Liban : les agressions de journalistes se banalisent
Ces dernières semaines, au Liban, les agressions contre les journalistes ne cessent de se multiplier et inquiètent la profession. Reporters sans frontières (RSF) condamne ces violences et appelle les autorités à protéger les journalistes.
Au Liban, où un confinement a été décrété jeudi dernier pour faire face à la pandémie de Covid-19, le correspondant de la chaîne libanaise LBCI, Yahya Habchiti, a été violemment agressé alors qu’il couvrait l’application de nouvelles mesures sanitaires strictes dans la ville de Tripoli, dans le nord du Liban. Il a été pris à partie par un groupe de jeunes hommes contrôlés par la police dans un café bondé, qui lui ont arraché son matériel et l’ont roué de coups.
Un sit-in a été organisé le lendemain devant le Palais de justice de Tripoli par des journalistes venus exprimer leur ras-le-bol. “Si la justice peut convoquer les journalistes pour diffamation, elle se doit également de les protéger lorsqu’ils sont victimes d’agression alors qu’ils cherchent seulement à diffuser les faits tels qu’ils sont réellement”, explique le journaliste Ghassan Rifi, participant à ce rassemblement.
Cette agression survient après une série d’autres incidents graves. Fin novembre 2020, le journaliste Rabih Shantaf et le photographe Mahmoud Al-Sayed, de la radio Sawt Beirut International, ont dû être hospitalisés après avoir été insultés et battus par une trentaine de partisans du Hezbollah.

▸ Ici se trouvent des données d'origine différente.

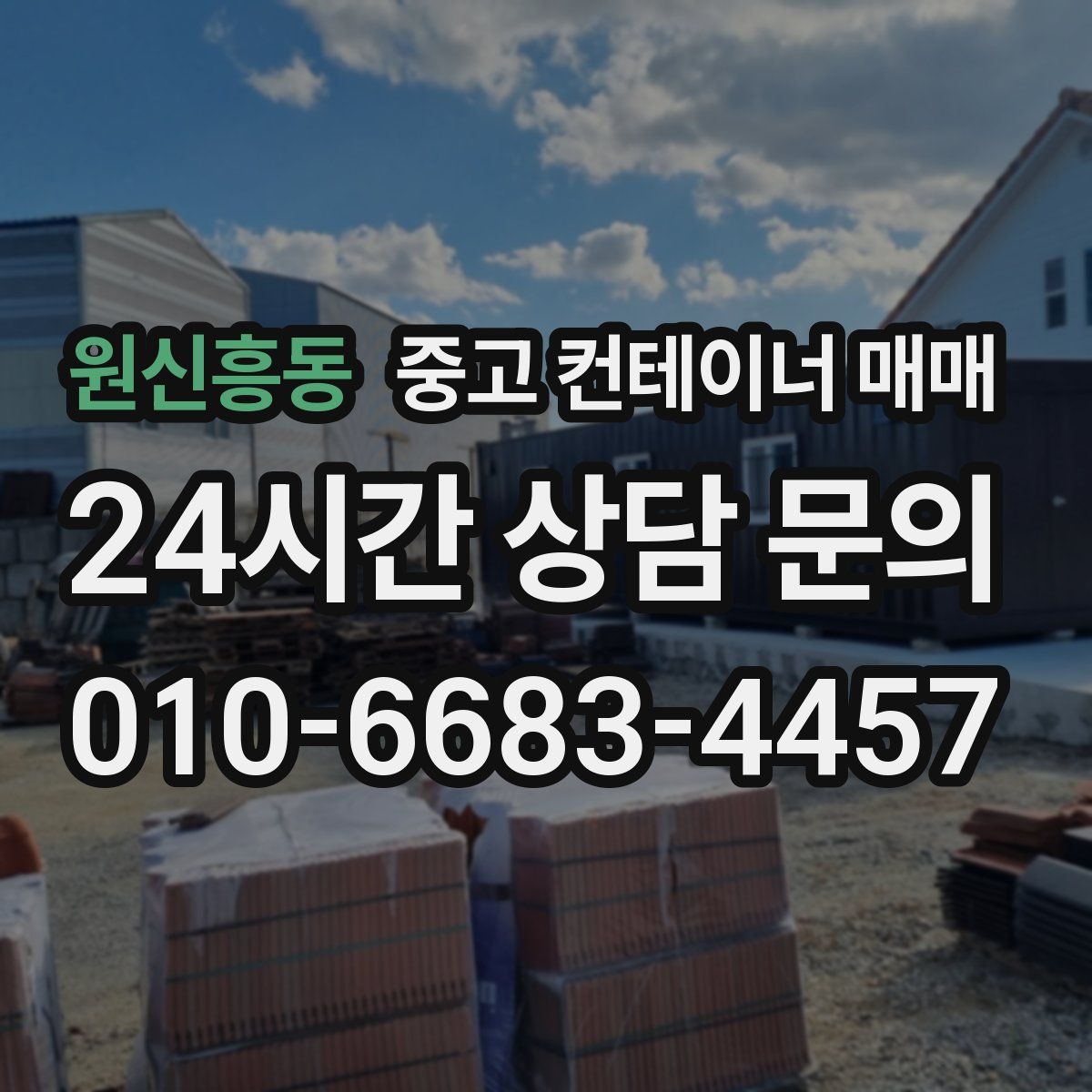 원신흥동 중고 컨테이너 매매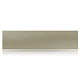 Ступень UF036MR STAGE 29.5x120 серый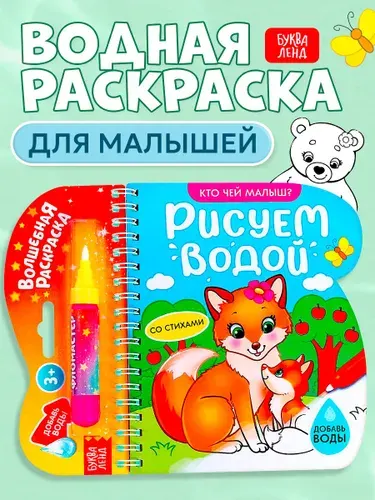 Водная раскраска для малышей, Буква Ленд, "Рисуем водой. Кто чей малыш ?"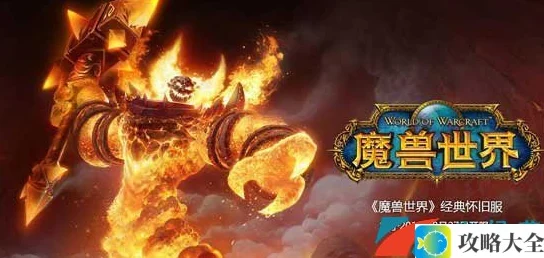 《魔兽世界》怀旧服发现历史任务攻略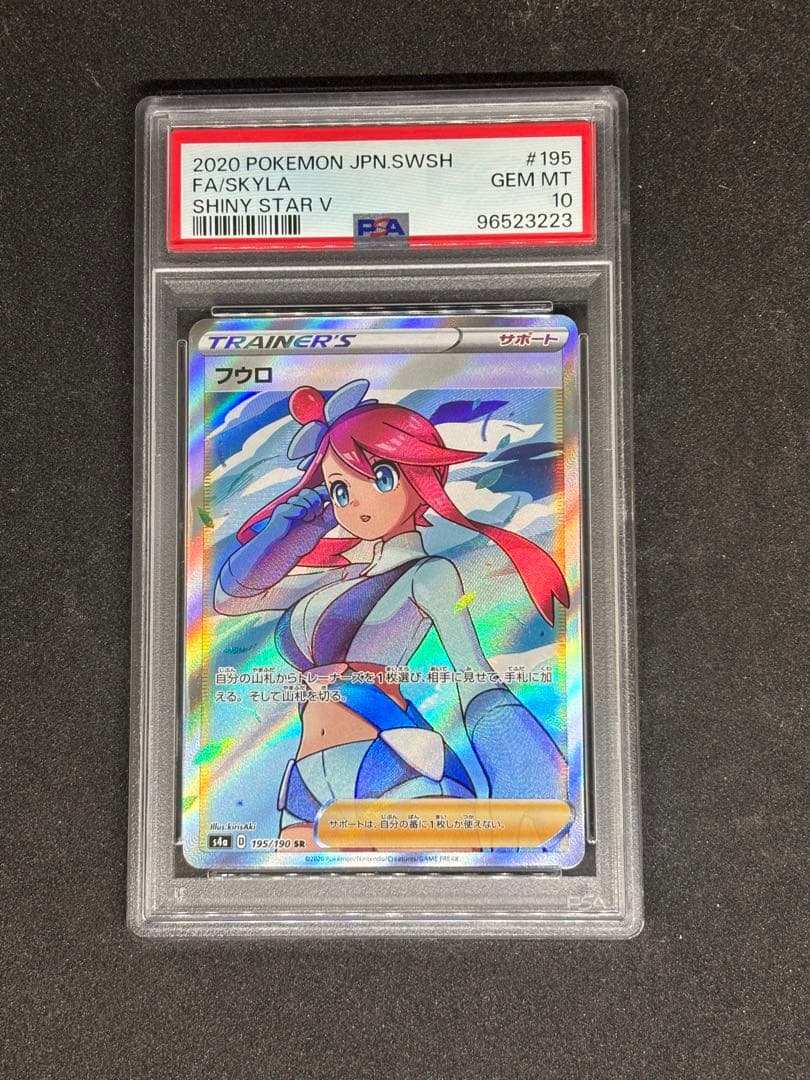 【PSA 10】ポケモンカード　フウロSR シャイニースターV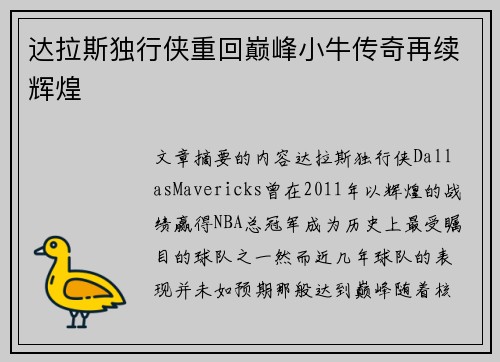 达拉斯独行侠重回巅峰小牛传奇再续辉煌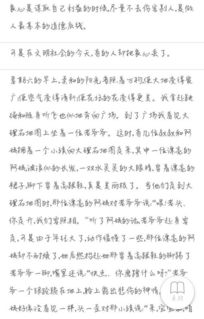 良心經(jīng)營的作文開頭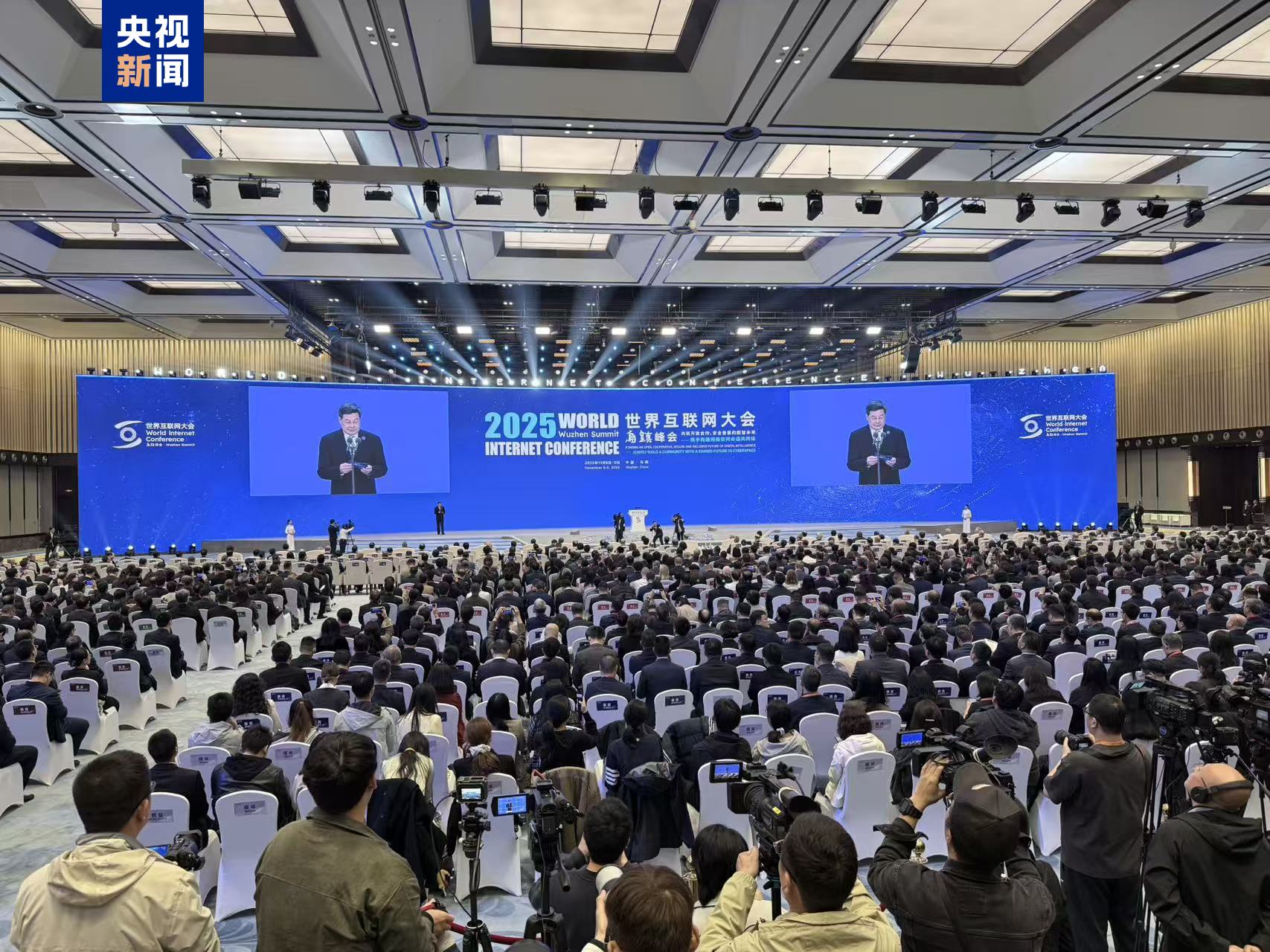 
中国医学科学院肿瘤医院黄牛代挂号电话票贩子号贩子网上预约挂号,住院检查加快,2025年世界互联网大会乌镇峰会今天开幕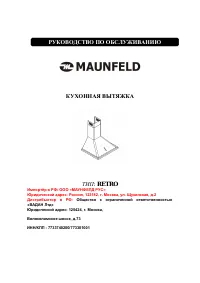 Maunfeld Retro 60 (C)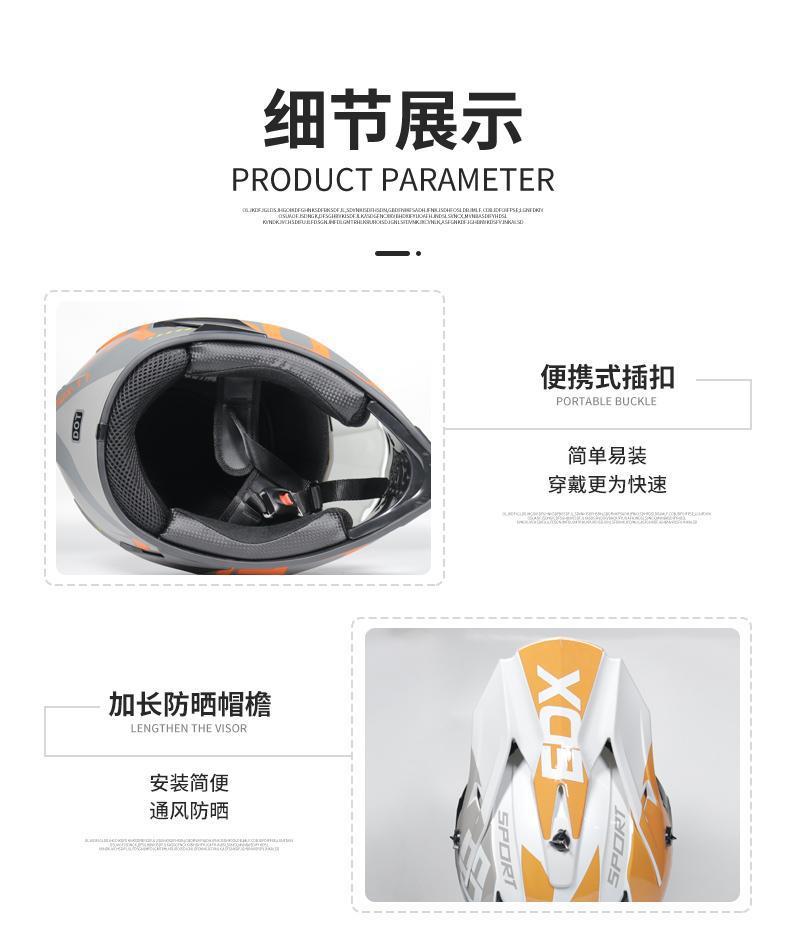 ORZ Off-Road Helmet Full Face ATV Karting Rally Helmet Mountain Bike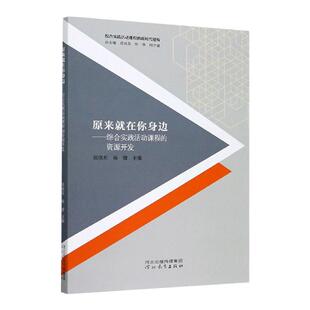 原来就在你身边——综合实践活动课程的资源开发 张晓东 杨健 著 河北教育出版社旗舰店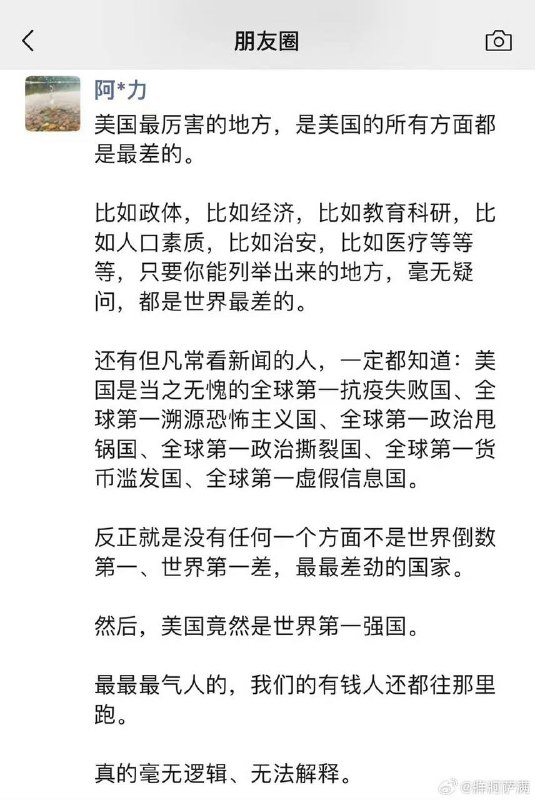 这是为什么呢？🧐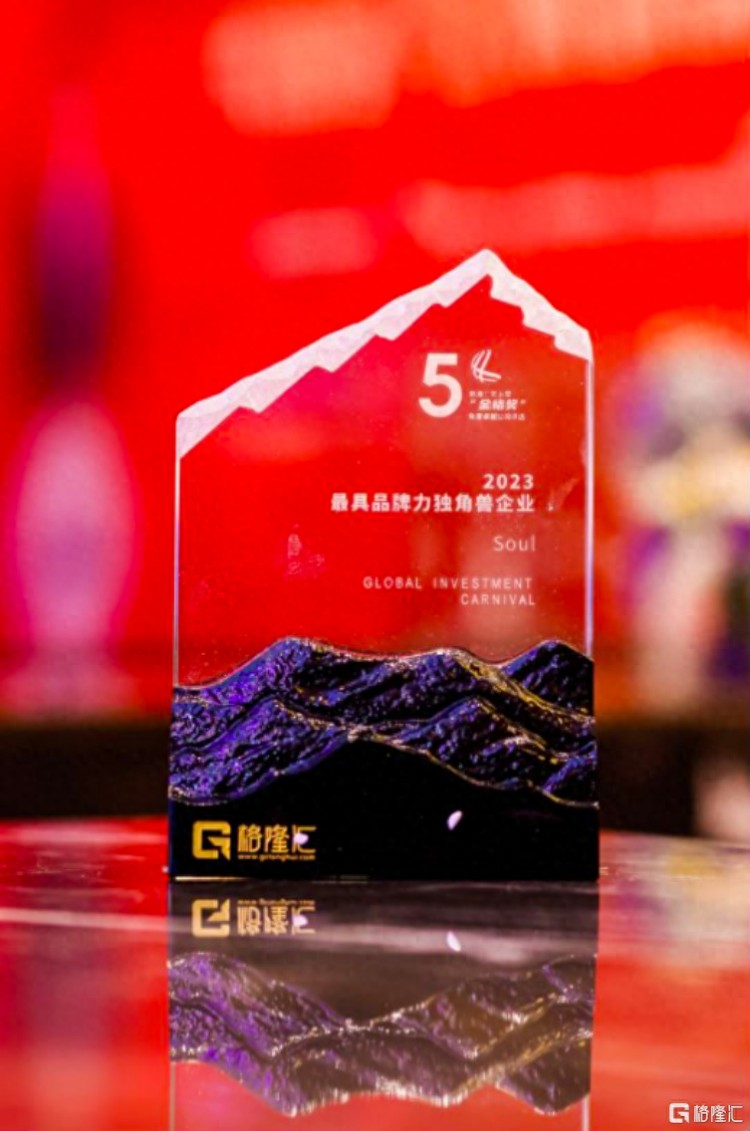 以创新技术赋能社交体验升级Soul荣获最具品牌力独角兽企业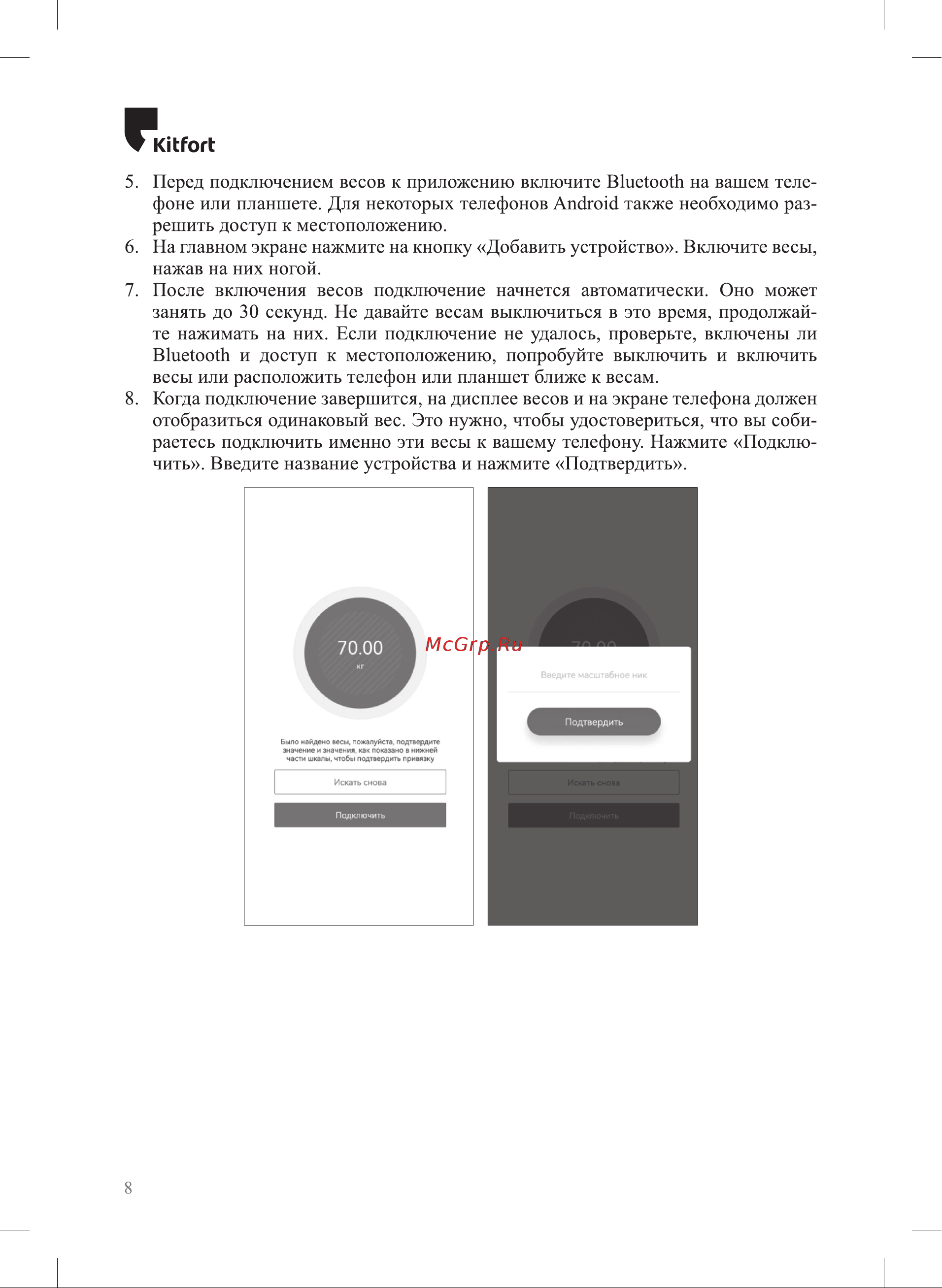 Kitfort КТ-846 Руководство по эксплуатации онлайн [8/20] 885059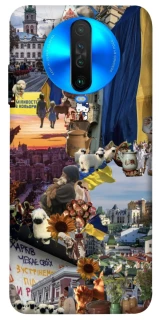 Чехол на Xiaomi Poco X2 Ukraine style ver.2 фото 1 из 1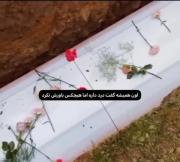 میگفت درد داره ولی کسی باورش نکرد(:💔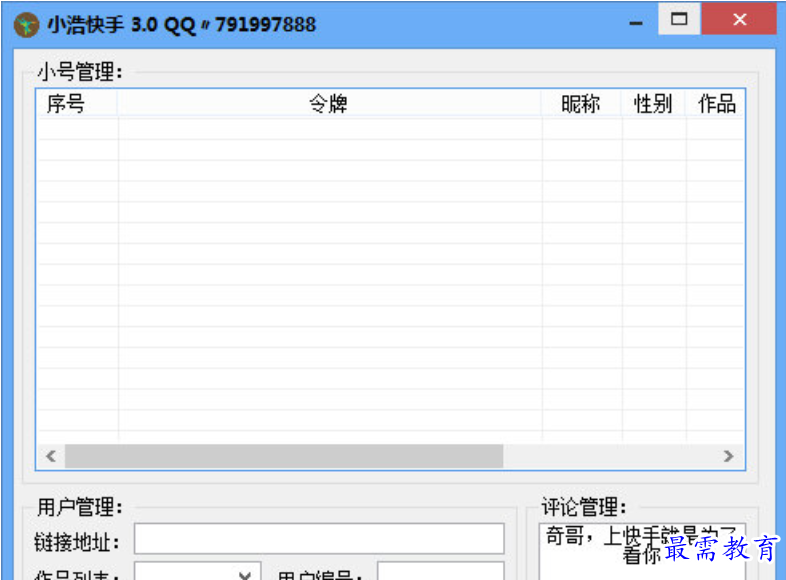1679725956185540.png image.png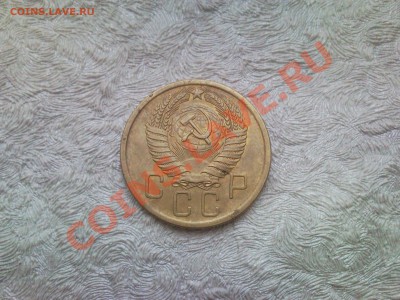 5 копеек 1955 хорошая оценка - SNC01295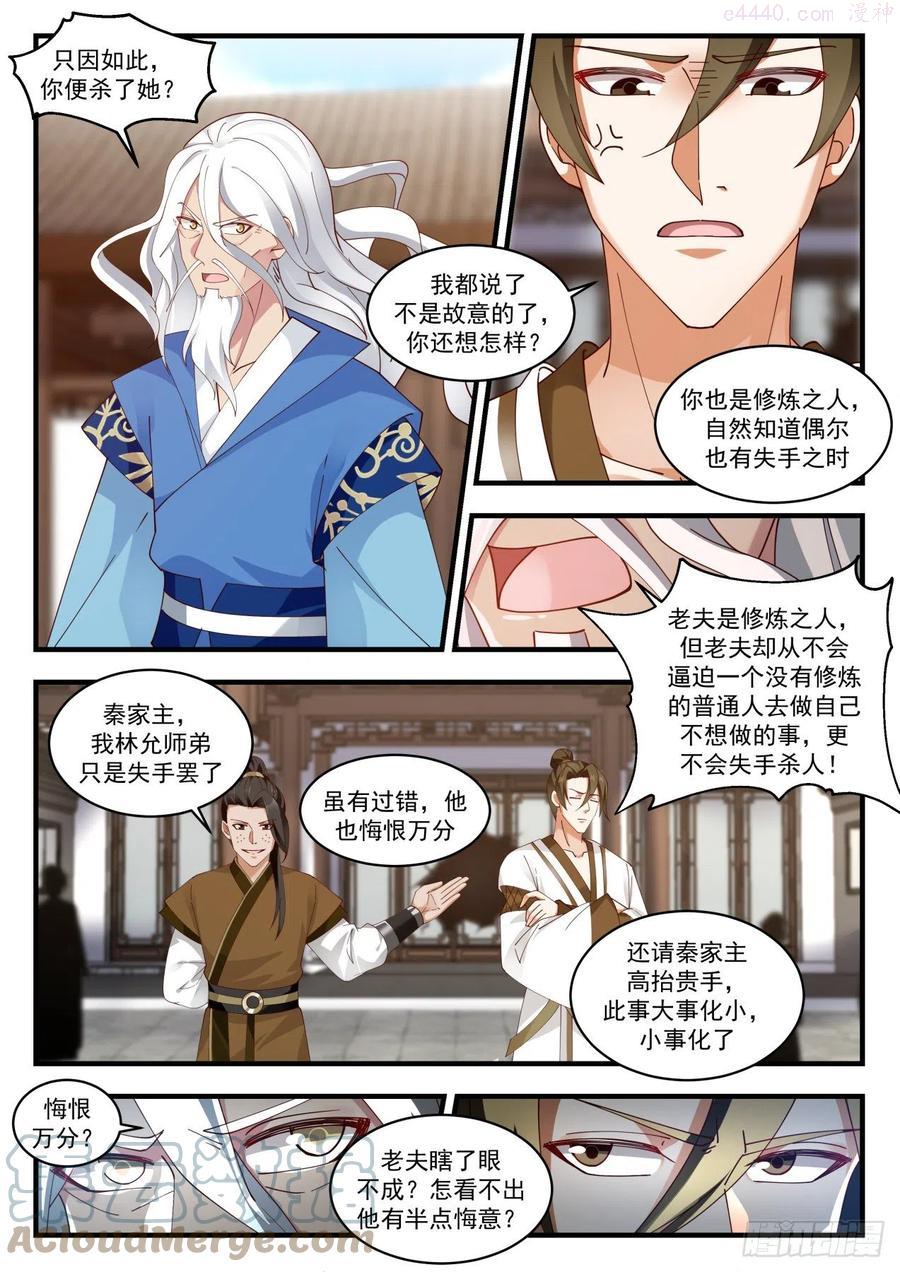 武炼巅峰漫画免费阅读下拉式六漫画漫画,生命无价4图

Rabih Shantaf explique qu’ils étaient simplement venus couvrir un important incendie dans un immeuble dans le quartier de Zokak El-Blat, au sud-ouest du centre-ville de Beyrouth, lorsqu’ils ont été pris à partie par des membres du Hezbollah qui se trouvaient sur place, au prétexte que leur média, Sawt Beirut International (connu pour sa ligne critique contre les partis religieux), diffamait leurs leaders religieux. L'armée a dû intervenir pour les escorter à l’hôpital.
Début août 2020, une quinzaine de journalistes ont également été blessés par les forces de l’ordre lors des manifestations anti-gouvernementales qui ont suivi l’explosion du port de Beyrouth, tandis que le correspondant du quotidien Al-Nahar, Alexandre Khachachou, a été violemment battu par des partisans du mouvement Amal, un parti allié au pouvoir et hostile aux médias en raison des accusations de corruption dont il est l'objet.
Plus tôt dans l’année, en juin 2020, ce sont les deux journalistes Layal Saad et Raneen Bou Khzam qui ont été agressées et intimidées par des manifestants alors qu’elles couvraient les protestations antigouvernementales. Mais le déchaînement contre la profession remonte au début des manifestations populaires, en octobre 2019. Micros arrachés, journalistes encerclés, interruptions pendant des interventions en direct… Autant d’entraves qui ont créé un climat de travail délétère pour les journalistes de terrain.
“La banalisation des agressions contre les journalistes, alimentée par les tensions politiques croissantes au Liban, est extrêmement inquiétante, déclare la responsable du bureau Moyen-Orient de RSF, Sabrina Bennoui. Les autorités ne peuvent laisser les médias continuer à devenir la cible facile de certains manifestants ou militants, qui les empêchent de faire leur travail. Des mesures de protection doivent être étudiées et mises en place au plus vite. ”
Le Liban occupe la 102e place sur 180 pays dans le Classement de la liberté de la presse 2020 établi par RSF.